Sa carapace la protégeait et le masque qu’elle portait, avait fini par devenir son « visage, plus vrai que le véritable ». Elle avait grandi « dans l’idée de cette normalité ».
Elle avait été le jouet de tant d’hommes, « le jouet d’une histoire » qu’elle n'écrivait pas.
Elle s’efforçait de ne pas y penser. Elle voulait oublier pour ne pas « plonger sous les vagues » et faire remonter « à la surface la beauté comme l'horreur. »
Elle était brisée, sans avoir ni les mots ni « la compréhension du monde qu’il fallait ». Elle avançait froide, éteinte, « pleine d'une rage sourde et honteuse ».
Et un jour, elle sent les mains de Akifumi, un masseur japonais, sur son corps : « vous avez pris mon crâne tout entier dans vos mains. Vous avez très délicatement touché mon cuir chevelu et manipulé tout doucement sa surface comme pour déplacer des idées dans ma tête ou pour faire ressurgir mes émotions et mes rêves enfouis. »

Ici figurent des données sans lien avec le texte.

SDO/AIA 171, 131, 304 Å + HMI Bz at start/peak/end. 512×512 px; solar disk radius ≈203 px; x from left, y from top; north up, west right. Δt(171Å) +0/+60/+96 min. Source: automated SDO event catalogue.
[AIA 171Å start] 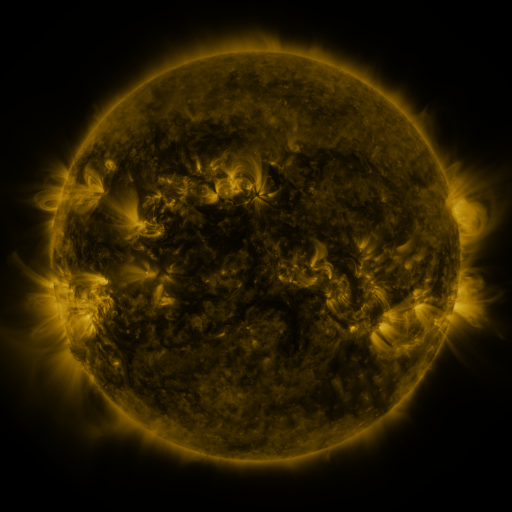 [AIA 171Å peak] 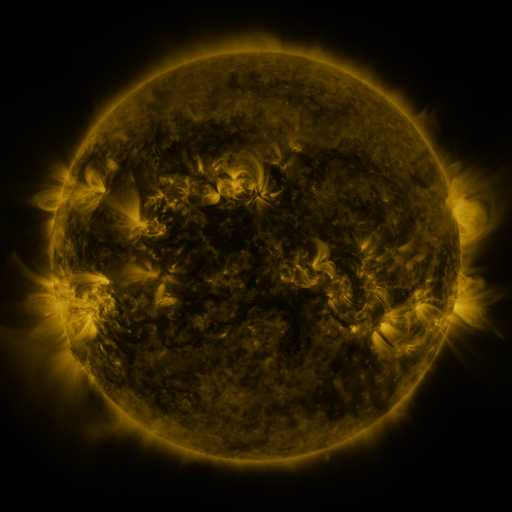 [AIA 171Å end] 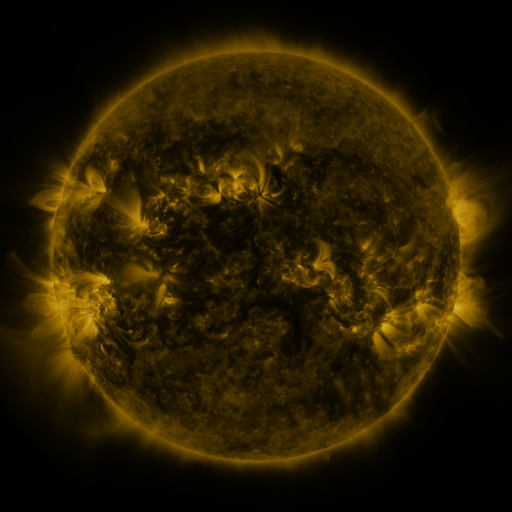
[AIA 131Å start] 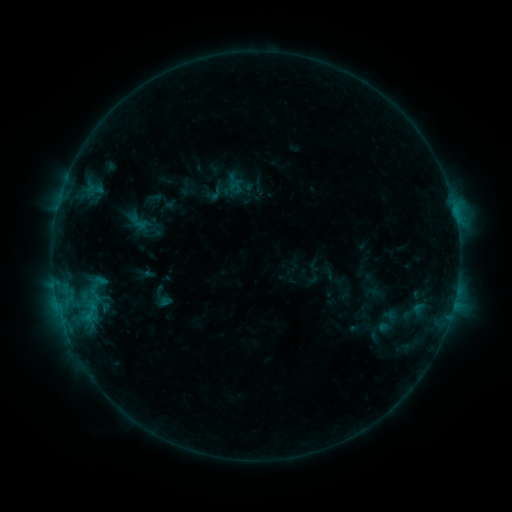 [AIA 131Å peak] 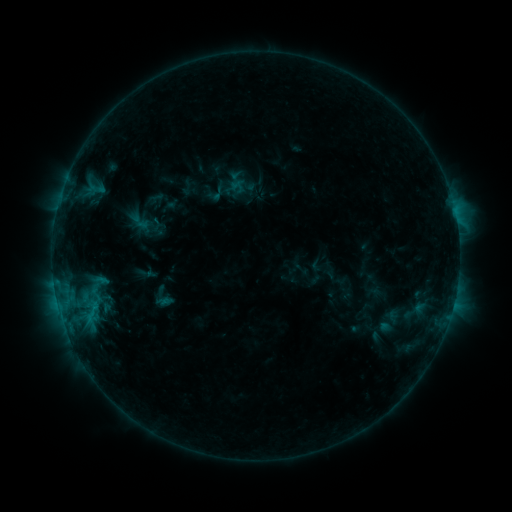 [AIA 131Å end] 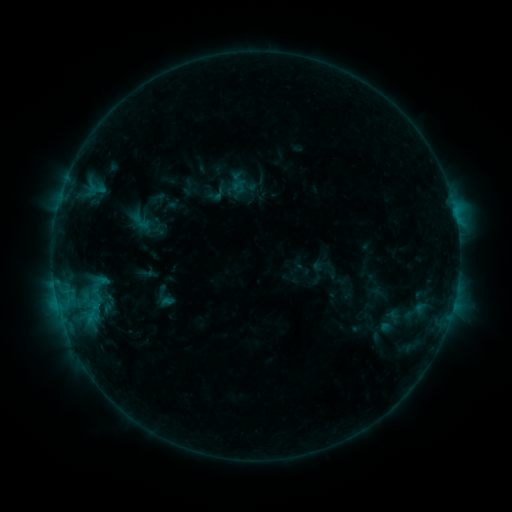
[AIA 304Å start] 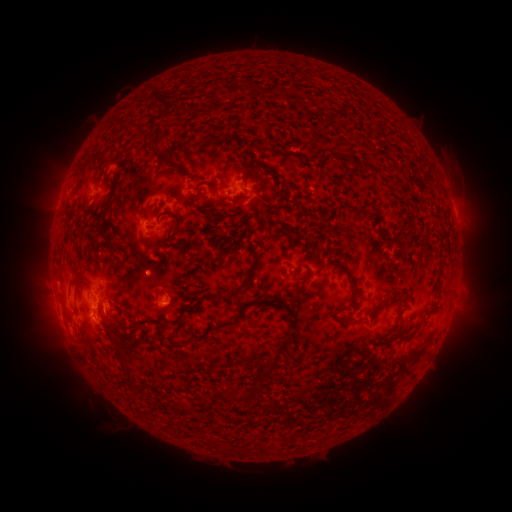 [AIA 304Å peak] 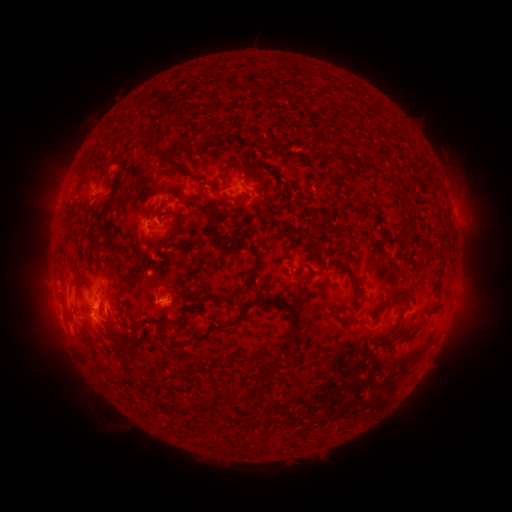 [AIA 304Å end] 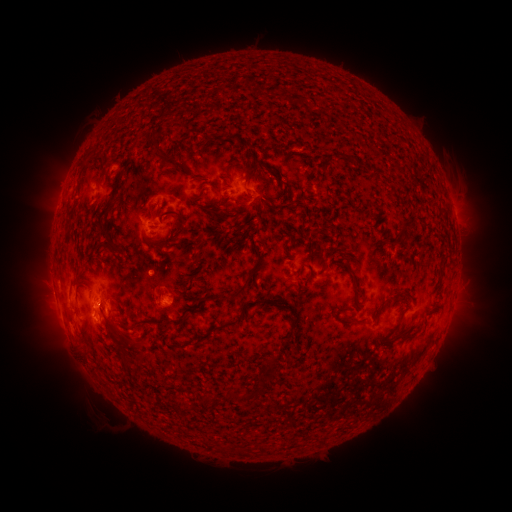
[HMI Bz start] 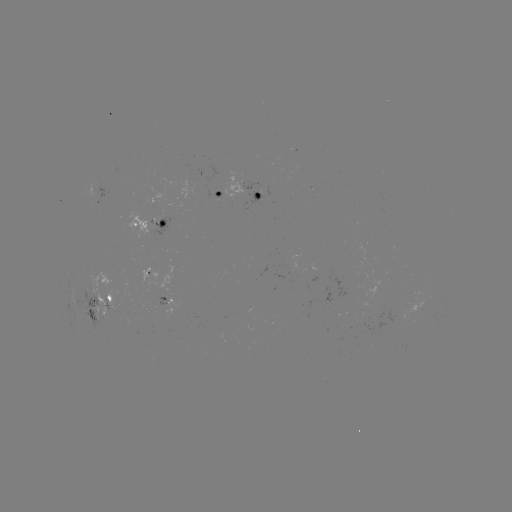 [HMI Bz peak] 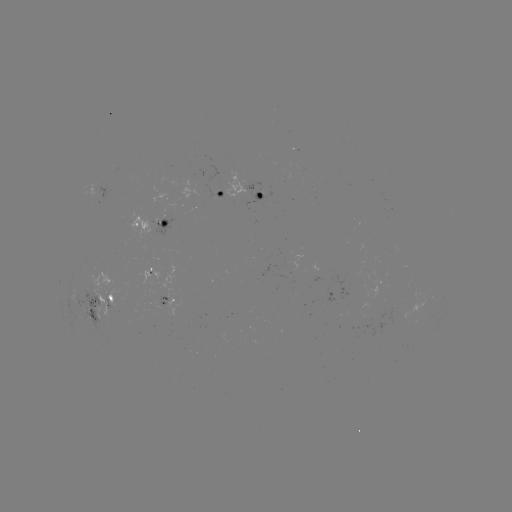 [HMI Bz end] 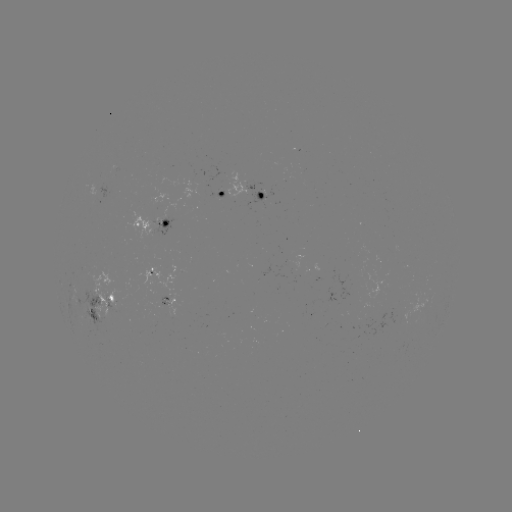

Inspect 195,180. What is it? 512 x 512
emerging-flux region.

Et tout lui revient. Son corps se réveille et avec lui, sensations, souvenirs enfermés et « mots retenus.»
Elle se découvre femme, désirante, en vie.

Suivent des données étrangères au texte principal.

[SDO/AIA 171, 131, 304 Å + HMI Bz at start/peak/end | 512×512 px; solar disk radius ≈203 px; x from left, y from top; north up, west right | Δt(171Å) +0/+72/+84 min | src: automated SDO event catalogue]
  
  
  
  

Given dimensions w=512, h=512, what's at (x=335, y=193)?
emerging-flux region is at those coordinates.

Elle se remet en marche, dessine ses nouveaux contours, fixe ses limites.
Elle s’appelle Alice. Elle a 48 ans.
Elle se dévoile, tout en pudeur et délicatesse, dans une magnifique lettre d’amour à cet homme dont les mains lui ont permis de renaître.
Un très bel hommage au pouvoir de l’écriture et à celui de la sensualité.